> _Problems to solve_:
a: Translate this sentence from the excerpt on Inko package names into Spanish: "To reduce the amount of typing, a package is identified by its host and a path."
b: Retype the passage from the excerpt on Inko package names, starting at "Each package must" and ending at "your dependency tree.".

> _Excerpt provided_:
------------
Package names and namespaces
Packages are just Git repositories, for now. In the future we could perhaps
support other SCM software such as Mercurial, but that's not a priority for now.
The package name is not tied in to the namespace, meaning that the package
gitlab.com/inko-lang/http
is free to choose what namespace(s) it defines;
instead of being forced to gitlab_com::inko_lang::http
or something like that.
Instead, the namespace could just be http
.
Packages aren't allowed to use the std
namespace, mostly so they don't mess
with the standard library by accident. Installing such a package should lead to
an error.
To reduce the amount of typing, a package is identified by its host and a path.
So instead of https://gitlab.com/inko-lang/http
, the package ID is
gitlab.com/inko-lang/http
.
Each package must contain a src
directory that contains the Inko source code
of the package.
Versioning and dependency resolution
For versioning we'll use semantic versioning. To simplify version selection, we should only support specifying a minimum version of a dependency. When multiple packages depend on the same dependency, we'll pick the most recent version that matches the constraints. For this we'll enforce semantic versioning, meaning it's an error to have different major versions for the same package in your dependency tree.
------------
> _Recorded information_:
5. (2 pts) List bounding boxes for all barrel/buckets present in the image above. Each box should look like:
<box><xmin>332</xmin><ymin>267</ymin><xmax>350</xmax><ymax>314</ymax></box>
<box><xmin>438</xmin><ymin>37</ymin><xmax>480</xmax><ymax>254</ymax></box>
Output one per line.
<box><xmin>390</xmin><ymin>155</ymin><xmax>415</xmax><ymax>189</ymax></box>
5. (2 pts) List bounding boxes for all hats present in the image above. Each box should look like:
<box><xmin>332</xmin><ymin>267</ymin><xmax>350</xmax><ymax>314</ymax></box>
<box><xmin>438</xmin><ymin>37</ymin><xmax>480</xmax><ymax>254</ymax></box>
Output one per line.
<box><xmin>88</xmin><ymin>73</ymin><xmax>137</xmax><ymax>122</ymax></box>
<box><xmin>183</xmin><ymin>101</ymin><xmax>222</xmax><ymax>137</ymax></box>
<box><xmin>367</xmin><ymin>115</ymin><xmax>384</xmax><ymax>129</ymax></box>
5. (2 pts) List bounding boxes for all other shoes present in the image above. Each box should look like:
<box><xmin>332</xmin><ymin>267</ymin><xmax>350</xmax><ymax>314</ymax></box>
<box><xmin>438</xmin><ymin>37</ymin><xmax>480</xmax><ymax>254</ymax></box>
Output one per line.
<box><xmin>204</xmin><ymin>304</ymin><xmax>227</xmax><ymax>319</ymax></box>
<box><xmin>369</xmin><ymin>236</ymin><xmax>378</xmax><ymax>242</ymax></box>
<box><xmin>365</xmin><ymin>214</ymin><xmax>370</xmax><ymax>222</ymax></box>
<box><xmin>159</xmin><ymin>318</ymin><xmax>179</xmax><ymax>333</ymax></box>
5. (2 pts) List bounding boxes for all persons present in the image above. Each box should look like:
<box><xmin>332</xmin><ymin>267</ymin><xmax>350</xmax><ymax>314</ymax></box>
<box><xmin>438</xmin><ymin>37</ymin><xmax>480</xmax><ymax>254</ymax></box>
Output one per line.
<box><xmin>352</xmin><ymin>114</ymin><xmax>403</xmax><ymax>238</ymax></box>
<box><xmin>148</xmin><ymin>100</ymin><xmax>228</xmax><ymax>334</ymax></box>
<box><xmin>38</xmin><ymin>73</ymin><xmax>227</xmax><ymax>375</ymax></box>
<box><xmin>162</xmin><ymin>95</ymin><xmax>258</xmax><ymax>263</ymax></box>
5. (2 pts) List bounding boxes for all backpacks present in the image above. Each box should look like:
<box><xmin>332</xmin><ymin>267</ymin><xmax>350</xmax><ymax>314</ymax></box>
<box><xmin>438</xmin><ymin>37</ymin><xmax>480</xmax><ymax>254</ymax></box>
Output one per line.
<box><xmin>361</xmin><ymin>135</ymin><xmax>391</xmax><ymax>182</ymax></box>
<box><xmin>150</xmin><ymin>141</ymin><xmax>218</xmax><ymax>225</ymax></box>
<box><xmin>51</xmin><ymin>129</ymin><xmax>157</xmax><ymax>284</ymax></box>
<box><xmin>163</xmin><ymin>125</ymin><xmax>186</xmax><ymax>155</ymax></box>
------------
> _Solutions below_:
a: Para reducir la cantidad de texto que hay que escribir, un paquete se identifica por su host y una ruta.

b:
Each package must contain a src
directory that contains the Inko source code
of the package.
Versioning and dependency resolution
For versioning we'll use semantic versioning. To simplify version selection, we should only support specifying a minimum version of a dependency. When multiple packages depend on the same dependency, we'll pick the most recent version that matches the constraints. For this we'll enforce semantic versioning, meaning it's an error to have different major versions for the same package in your dependency tree.